Series: 10 Things You Should Know About Methadone (Number 8)

8.  Methadone treatment requires a strong commitment to recovery

Methadone treatment is a lot of work.

But many people make the effort because the treatment works for them and they decide it’s worth the effort.

Commitment to overcoming stigma

The methadone patient must overcome the stigma that surrounds methadone treatment.

They have to get past family and friends who try to tell them that they are “trading one drug for another” or that they aren’t “really in recovery.”

They have to get past the voice in their own head that worries that maybe the naysayers are right.

They have to get themselves educated enough to know the facts, and recognize misinformation and myths about methadone that may prevent them from benefiting from the single most effective treatment for opiate dependence -methadone.

Commitment to treatment

Methadone is a treatment that helps people successfully manage opiate dependence as a chronic and relapsing condition.

Methadone prevents withdrawals, eliminates major cravings, and blocks the effects of other opiates.  But only as long as the treatment continues.  For many people, treatment may be most effective if continued for a period of years or decades.

This takes commitment.

Commitment to abstinence

Methadone clinics provide abstinence-based treatment.

Patients will not be permitted to stay in treatment if they do not demonstrate a commitment to abstinence.

Methadone provides strong but limited support for maintaining abstinence from opiate use.

It takes real effort to make the significant behavioral and psychological changes necessary to maintain abstinence from opiates during methadone treatment.  And these are the changes that increase the likelihood of maintaining abstinence if at some point the patient chooses to discontinue methadone treatment.

Methadone is a powerful tool for recovery, but it is not a magic bullet or an easy “cure.”

Methadone is a treatment for opiate dependence.  But people with opiate dependence often use other substances too, including cocaine and alcohol.  Many continue use after they begin methadone treatment.

This is to be expected given the biological basis of addiction, the complexity of people’s lives, the fact that there are real reasons people use drugs, and the difficulty of changing psychological and behavioral patterns of long standing.

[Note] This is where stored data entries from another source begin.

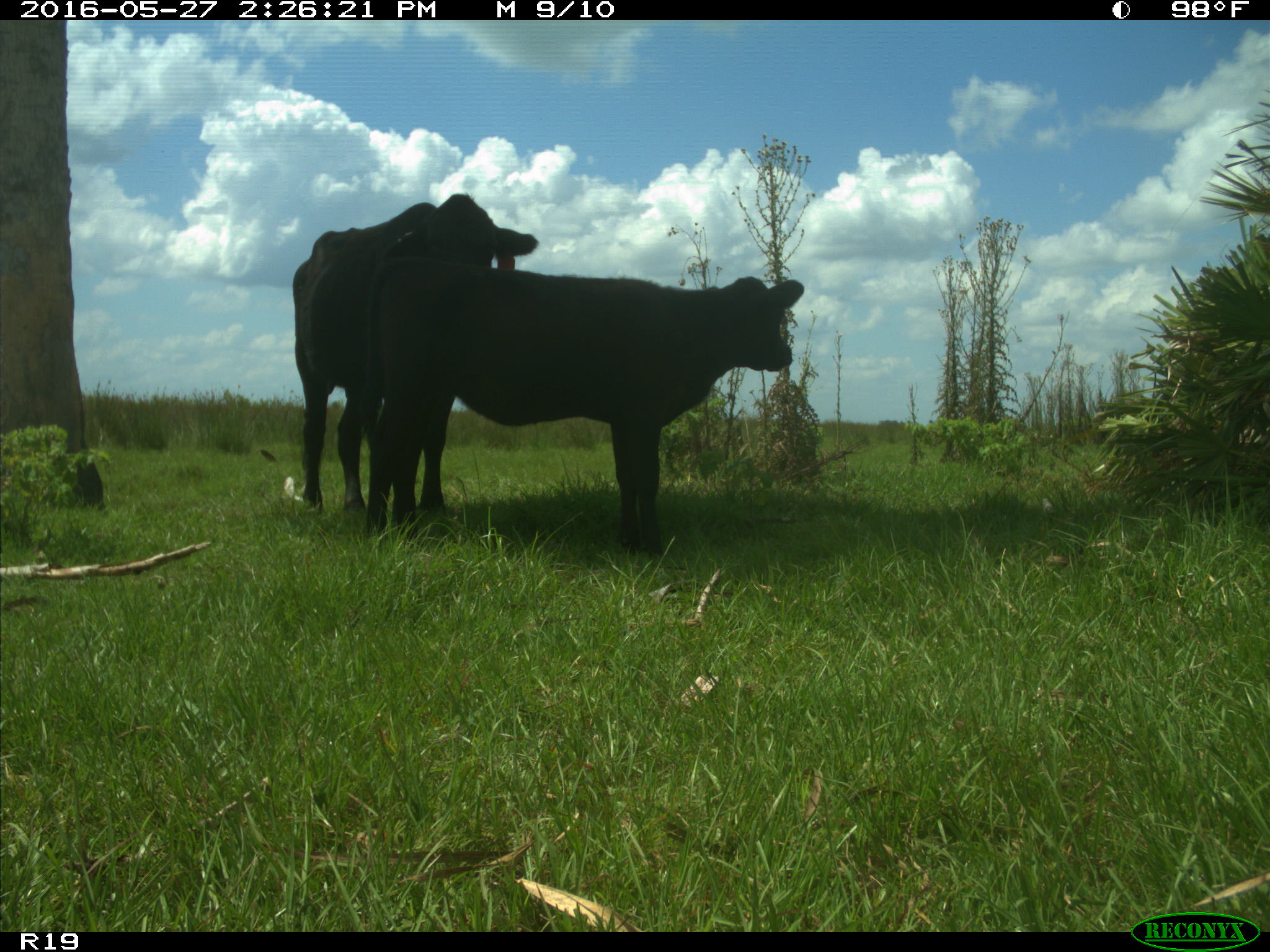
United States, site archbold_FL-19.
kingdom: Animalia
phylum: Chordata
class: Mammalia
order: Artiodactyla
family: Bovidae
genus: Bos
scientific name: Bos taurus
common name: domestic cow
Bos taurus (domestic cow).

Using cocaine, alcohol or other drugs with methadone increases drug overdose risk.   And use of other substances may make it more difficult for people to achieve the kind of stability in their lives necessary for sustainable recovery.

Methadone clinics monitor use of a range of substances, and methadone patients who do not demonstrate a commitment to abstinence face discharge.

Commitment to clinic-based treatment

Patients seeking methadone treatment for opiate dependence have to go to clinic-based programs.

This type of treatment is not available through private doctors in office-based settings (private doctors may only prescribe methadone for the treatment of pain in most cases).

New patients are required to go to the clinic to take their dose under observation every single day.  Going to a clinic every single day (even on weekends) without a break, and  for a long time takes real commitment.

Some days the visit is just to take the medication.  Other days the patient must also provide a urine sample for a drug test.  And other days the patient must participate in counseling.

“Clinic fatigue” is a real problem, and can become a barrier to treatment.

Patients can get a single take home dose for holidays or other days the clinic is closed.  Beyond that, take-home doses have to be earned.

The medical director of the clinic is required by federal law to take into account certain criteria in deciding if a patient may be granted take-home doses.

Criteria include abstinence from use of drugs including alcohol, regular clinic attendance, lack of behavioral problems at the clinic, lack of known recent criminal activity, stable home environment and social relationships, length of time in treatment, and assurance of safe storage of the medication at home.

Once the patient is determined to be eligible for take-home doses, federal limits on the number of take-home doses are applied (state and clinic limits may also apply).

Under federal limits, patients are limited to a single take-home dose per week during the first 90 days of treatment.  This increases to two per week during the second 90 days in treatment, and three per week during the third 90 days in treatment.

In the remaining months of the first year of treatment, patients may be given up to a 6-day supply of take-home medication.

After one year of continuous treatment, a patient may be given up to a two-week supply of take-home medication.  And after two years of continuous treatment, a patient may be given up to a one-month supply of take-home medication (but must make monthly visits to the clinic).

Commitment to recovery

People who are participating in methadone treatment have made a strong commitment to recovery.  They are making a real effort every day to live with and seek to overcome their opiate dependence -just like everybody else who is in recovery.

Please support people in methadone treatment in their right to choose their own path to recovery.

Think about how insulting and demoralizing it would be to have your efforts and successes disparaged by family, friends, or people who have chosen other paths to recovery.

Methadone-assisted recovery is real recovery!